The Bill is also inadequate because the public option is too small and too weak. We know that the market doesn’t work in health insurance. There are simple reasons for this just outlined by Paul Krugman in one of his blogs. But apart from those reasons, the Health Insurance market is too concentrated and monopolistic to act like a real market. For a public plan to provide real competition to the big private companies, it has to be very large, as Jacob Hacker indicated in his original proposals for the public option idea. CBO has forecast that HR 3200 will only cover 10 million people after it is finally implemented and will do little to “bend the cost curve.” This won’t provide a competitive market force sufficient to prevent rising prices. The public option will need at least 45 million members, as well as a network of practitioners drawn from Medicare, to begin with, to have an impact on the big private companies and their pricing, and too keep costs down. So, HR 3200 needs to be strengthened.
Finally, even if HR 3200 involved immediate implementation and had a large public option, it would still not be what we really ought to pass. HR 3200 is much more expensive than it needs to be, and the reason is that we’re trying not to hurt the health insurers too much, even if ordinary Americans die or go bankrupt as a result of this misplaced concern.

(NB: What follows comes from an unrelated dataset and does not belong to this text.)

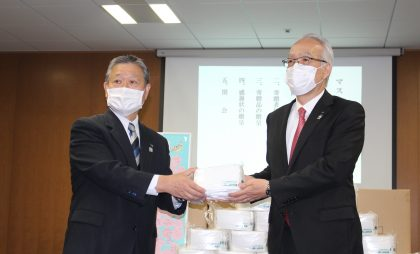 JA全厚連で行った寄贈式の様子。(左から)JA全厚連の中村理事長、JA共済連の柳井理事長
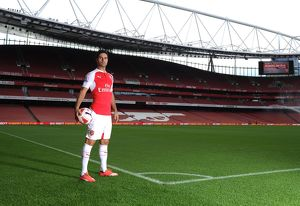 Mikel Arteta (Arsenal). Arsenal 1st Team Photcall and Training Session. Emirates Stadium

The most cost-effective bill we could pass is the Anthony Weiner amendment to HR 3200 replacing that bill with HR 676, John Conyers single payer bill. Single payer is best because it will be universal, no ifs, ands, or buts, and will also be less expensive than the alternatives.
It is also simpler for people to understand because they know and like Medicare. They know that Medicare is not just another BS piece of legislation, that provides window dressing, and lots of benefits to a vested interest, but doesn’t help regular people. A revised HR 232 can be sold as a Medicare for all bill. We know it will work better than what we have now to improve care, and end the needless deaths, and bankruptcies. That is, we know that similar systems to universal Medicare have been more successful than our private health insurance system in other countries. We also know that Medicare and military Tricare have worked well here in America, and we hear no complaints about “socialized medicine” against those programs.
So, in short, I, along with 59% of the American people, according to a poll taken in January of 2009, prefer a single payer solution to our problems. I think an alternative incorporating a VERY STRONG public option may also work, and it wouldn’t be a deal-breaker for me if you voted for that. However, if you voted to pass a reform bill that did not contain a VERY STRONG public option, then I will vote against you in the next primary election for your seat and I will contribute to any opponent of yours who says they will support single payer once in office.
I’m sorry to be so blunt, But I’m afraid that a universal health insurance system which will provide good care for all Americans and will stop deaths and bankruptcies and make our businesses more competitive, is where I live right now. It’s personal. If you vote against it, then you vote against me. And if you vote against me, I will vote against you, and I will work to defeat you in the next election.